Saakashvili has repeatedly responded to concerns about this practice by saying that he'd rather see these ex-officials walking free with some of their ill-gotten gains transferred to the state budget than have them in prison with the money still in their private bank accounts. While pleased to see corrupt former officials getting soaked, the public recognizes this practice as a form of massive official corruption in its own right. Whether because lawmakers had seen the error of their ways or because they knew that all good things must come to an end, the Georgian parliament approved a draft law on tax and financial amnesty for those who evaded taxes and hid property and other assets before January 1, 2004. All property must be declared by the end of 2005 and will be legalized only after owners pay 1 percent of its value to the state.

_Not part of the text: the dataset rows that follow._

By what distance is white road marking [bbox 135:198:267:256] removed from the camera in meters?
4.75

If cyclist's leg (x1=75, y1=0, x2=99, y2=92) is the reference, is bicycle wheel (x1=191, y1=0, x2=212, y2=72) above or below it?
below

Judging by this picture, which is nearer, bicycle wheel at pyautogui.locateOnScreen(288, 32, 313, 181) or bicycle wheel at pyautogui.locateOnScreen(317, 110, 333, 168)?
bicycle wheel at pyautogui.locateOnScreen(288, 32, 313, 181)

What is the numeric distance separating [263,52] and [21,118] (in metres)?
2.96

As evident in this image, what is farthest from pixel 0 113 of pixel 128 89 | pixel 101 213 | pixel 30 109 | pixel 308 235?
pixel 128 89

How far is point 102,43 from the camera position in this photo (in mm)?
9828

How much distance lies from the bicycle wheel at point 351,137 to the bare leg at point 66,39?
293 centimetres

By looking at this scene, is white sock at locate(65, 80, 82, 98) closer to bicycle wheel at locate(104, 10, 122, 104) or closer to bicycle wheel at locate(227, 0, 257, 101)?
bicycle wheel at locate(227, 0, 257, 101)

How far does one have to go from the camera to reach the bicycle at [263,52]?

The amnesty will not apply to those suspected of terrorism, arms smuggling, or trafficking in drugs or human beings.
What may be even harder than persuading criminals to part with their hard-stolen money is persuading ordinary Georgians to cooperate with legal authorities in providing information against criminals. "Even law-abiding citizens won't cooperate with the police", says Levan Ramashvili, head of the Liberty Institute, a local think tank. The public views the justice system as thoroughly corrupt and the police as a legal mafia in competition with organized crime. Legislation creating a witness protection program to encourage people to testify against criminals is still pending in parliament. Ramashvili hopes that public attitudes will change if a constitutional amendment to introduce jury trials is adopted. Moreover, Saakashvili has promised to decentralize the police and make them accountable to locally elected authorities.
But while the police still are viewed with suspicion by many Georgians, the "thieves-in-law" can still count on the passive loyalty of many others. Formed during the 1920s, thieves-in-law evolved into a recognized caste in the 1930s and 1940s in Stalin's gulags and operated throughout the USSR. They were particularly strong in Georgia. In the Soviet period, thieves-in-law controlled prisons and penal camps. Outside of prison they acted as mediators in their neighborhoods, and many law-abiding citizens looked to them for protection. For many young people in Georgia, the thieves-in-law became symbols of freedom and independence. Their popularity mirrored the near-universal contemptfor state authorities.
In the early 1980s, thieves-in-law realized that they were missing opportunities to make a lot more money in the burgeoning black market. In 1982, according to Roman Gotsiridze of the Transnational Corruption and Crime Center, one of them, Dzhaba Ioseliani, called a meeting to suggest updating the thieves' traditional code, which prohibited "active work." This opened the door for the thieves to enter all aspects of black-market business and even to infiltrate the government. By 1989, Ioseliani was able to create an organization (Mxedrioni), with approximately 5,000 members. He even served as a deputy in the Georgian parliament from 1991 to 1995, until he was imprisoned for twelve years for organizing an attempt on Eduard Shevardnadze's life.